The car seat had to come out for this trip. That didn’t really bother me as much as I was afraid it might. Slowly, everything that was his is being taken away. The last of his milk was drunk. The last of his clothes were folded and put away. His playpen was taken down. Soon, we’ll have to take his clothes out of his drawer to make room for the baby’s. Taking the car seat out didn’t bother me until I went out and found it lying upside down on the driveway.
I picked it up, dusted it off and carried it into the garage. But once there, I didn’t know quite what to do with it. So I set it on the floor and just stared at it. I had the strange urge to curl up in a little ball and sit in it, but there’s no way I would have fit. So I just continued to stare at it until John came in and moved it to the top of a storage tub where it was out of the way.
“There has to be an end to this song.”
And he hits the search button again, but without an antenna, the radio is only pulling one station.

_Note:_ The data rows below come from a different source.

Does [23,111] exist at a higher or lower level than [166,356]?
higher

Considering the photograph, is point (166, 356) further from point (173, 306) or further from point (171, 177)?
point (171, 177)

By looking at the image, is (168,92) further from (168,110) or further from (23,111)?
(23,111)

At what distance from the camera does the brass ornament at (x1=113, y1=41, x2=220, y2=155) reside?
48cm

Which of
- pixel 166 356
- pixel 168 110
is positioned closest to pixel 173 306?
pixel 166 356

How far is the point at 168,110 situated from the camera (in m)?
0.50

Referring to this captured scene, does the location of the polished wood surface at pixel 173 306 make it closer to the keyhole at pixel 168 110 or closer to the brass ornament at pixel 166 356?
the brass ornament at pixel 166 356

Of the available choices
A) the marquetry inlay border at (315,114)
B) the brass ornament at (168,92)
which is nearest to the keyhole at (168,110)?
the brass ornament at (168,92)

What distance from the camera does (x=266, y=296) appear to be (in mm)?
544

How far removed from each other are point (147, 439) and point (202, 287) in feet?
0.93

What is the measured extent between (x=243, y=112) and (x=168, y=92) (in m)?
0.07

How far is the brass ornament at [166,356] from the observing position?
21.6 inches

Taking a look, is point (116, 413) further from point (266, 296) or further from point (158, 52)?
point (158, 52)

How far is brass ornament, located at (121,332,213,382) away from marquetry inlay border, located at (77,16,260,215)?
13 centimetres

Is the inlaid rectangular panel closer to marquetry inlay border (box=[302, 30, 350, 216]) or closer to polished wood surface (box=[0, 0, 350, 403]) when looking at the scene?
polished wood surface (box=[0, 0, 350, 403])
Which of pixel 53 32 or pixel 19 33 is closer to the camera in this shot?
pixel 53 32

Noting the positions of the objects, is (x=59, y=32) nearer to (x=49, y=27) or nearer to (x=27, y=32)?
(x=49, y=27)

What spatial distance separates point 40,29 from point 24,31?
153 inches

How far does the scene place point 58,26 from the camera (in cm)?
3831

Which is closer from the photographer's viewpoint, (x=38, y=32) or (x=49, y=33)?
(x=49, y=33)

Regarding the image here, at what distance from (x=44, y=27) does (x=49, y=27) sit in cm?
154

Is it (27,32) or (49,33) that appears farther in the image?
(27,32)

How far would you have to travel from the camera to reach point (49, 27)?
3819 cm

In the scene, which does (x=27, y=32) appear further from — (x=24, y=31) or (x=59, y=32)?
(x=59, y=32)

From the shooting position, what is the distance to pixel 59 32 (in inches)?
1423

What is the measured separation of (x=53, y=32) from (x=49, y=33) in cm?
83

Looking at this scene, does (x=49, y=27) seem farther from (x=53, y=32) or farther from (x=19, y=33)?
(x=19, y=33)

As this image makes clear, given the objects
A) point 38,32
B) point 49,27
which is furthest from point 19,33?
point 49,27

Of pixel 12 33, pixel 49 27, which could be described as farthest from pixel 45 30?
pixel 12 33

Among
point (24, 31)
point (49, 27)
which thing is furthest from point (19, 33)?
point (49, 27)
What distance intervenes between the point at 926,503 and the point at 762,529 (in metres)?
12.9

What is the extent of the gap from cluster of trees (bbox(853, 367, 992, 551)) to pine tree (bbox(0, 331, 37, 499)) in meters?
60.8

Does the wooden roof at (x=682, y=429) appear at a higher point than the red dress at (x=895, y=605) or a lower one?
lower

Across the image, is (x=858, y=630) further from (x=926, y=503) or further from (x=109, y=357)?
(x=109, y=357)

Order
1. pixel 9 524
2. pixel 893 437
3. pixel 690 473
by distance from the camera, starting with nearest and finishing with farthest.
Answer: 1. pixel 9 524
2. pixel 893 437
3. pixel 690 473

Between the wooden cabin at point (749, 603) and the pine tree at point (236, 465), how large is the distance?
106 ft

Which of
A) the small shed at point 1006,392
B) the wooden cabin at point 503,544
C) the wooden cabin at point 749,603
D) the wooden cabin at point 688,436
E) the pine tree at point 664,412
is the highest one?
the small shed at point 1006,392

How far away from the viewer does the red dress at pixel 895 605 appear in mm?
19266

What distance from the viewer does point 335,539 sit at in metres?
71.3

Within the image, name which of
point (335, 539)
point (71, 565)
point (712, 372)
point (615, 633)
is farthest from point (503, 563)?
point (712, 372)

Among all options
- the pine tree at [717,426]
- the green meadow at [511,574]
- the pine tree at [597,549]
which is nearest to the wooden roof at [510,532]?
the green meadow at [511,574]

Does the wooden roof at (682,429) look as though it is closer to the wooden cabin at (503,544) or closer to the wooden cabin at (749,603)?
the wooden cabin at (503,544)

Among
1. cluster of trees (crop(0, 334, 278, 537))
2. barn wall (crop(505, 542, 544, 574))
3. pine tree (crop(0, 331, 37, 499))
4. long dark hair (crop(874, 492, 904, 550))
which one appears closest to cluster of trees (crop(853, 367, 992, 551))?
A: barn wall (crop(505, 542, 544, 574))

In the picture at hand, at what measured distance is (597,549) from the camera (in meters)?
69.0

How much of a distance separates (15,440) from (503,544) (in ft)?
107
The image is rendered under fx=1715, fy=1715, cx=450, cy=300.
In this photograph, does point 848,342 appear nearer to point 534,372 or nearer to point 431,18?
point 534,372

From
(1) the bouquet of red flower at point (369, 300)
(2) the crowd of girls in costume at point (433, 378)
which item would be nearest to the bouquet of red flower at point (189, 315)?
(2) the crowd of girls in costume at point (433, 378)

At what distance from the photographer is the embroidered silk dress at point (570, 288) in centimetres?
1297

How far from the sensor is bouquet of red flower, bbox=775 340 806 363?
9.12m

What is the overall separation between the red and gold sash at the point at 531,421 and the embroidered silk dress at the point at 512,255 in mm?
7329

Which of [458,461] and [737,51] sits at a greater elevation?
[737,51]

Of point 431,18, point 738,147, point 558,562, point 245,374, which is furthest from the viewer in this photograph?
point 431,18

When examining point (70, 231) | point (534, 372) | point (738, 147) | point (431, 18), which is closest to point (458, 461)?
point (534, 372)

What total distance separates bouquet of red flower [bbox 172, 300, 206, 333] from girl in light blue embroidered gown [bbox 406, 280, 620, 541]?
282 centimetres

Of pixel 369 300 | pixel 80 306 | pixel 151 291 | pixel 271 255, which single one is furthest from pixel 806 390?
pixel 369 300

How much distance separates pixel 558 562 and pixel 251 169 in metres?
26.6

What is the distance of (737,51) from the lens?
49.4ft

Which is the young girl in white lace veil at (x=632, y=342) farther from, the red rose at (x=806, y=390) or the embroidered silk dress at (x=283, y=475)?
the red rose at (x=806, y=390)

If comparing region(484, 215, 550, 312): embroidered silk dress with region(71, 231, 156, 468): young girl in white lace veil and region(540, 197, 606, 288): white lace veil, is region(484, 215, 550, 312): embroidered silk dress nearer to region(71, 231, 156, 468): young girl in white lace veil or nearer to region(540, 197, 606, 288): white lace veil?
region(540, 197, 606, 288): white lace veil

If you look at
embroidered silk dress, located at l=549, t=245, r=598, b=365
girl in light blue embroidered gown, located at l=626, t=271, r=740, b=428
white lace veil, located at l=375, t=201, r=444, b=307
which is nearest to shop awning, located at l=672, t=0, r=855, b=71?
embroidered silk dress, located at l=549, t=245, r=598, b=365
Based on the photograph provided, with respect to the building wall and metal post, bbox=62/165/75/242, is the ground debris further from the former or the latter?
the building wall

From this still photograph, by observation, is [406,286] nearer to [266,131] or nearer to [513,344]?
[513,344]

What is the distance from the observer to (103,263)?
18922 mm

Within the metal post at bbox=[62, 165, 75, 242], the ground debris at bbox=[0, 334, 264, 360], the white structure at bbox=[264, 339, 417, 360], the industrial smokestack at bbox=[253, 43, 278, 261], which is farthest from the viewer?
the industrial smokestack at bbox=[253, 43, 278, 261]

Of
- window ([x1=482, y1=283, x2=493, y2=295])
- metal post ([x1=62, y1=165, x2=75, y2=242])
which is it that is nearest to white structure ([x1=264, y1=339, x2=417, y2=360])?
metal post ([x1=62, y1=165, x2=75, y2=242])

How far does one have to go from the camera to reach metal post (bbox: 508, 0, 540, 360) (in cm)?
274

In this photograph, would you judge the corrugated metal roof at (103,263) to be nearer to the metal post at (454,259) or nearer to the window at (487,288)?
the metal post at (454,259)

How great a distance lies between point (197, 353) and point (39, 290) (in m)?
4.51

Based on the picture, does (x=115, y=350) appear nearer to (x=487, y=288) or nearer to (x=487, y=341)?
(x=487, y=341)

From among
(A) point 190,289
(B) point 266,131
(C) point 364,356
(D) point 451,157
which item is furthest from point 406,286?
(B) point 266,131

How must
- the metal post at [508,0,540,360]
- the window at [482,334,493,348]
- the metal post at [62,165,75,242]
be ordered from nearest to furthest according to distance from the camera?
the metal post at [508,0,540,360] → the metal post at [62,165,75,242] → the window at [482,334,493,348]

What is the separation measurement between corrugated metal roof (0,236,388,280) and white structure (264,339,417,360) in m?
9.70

I feel dead inside. These times are the worst. The fog is lifted and I feel just how deep the hurt runs. It’s heavy. It sits on my chest making it difficult to breathe. It threatens to consume me. But before it does, the fog settles as the numbness returns. I think for a moment perhaps this numbness I so often find myself fighting against is a gift from a merciful God who promises us no more than we can handle.
And the memory of him playing peek-a-boo in that car seat doesn’t quite make me smile, but at least I can breathe again.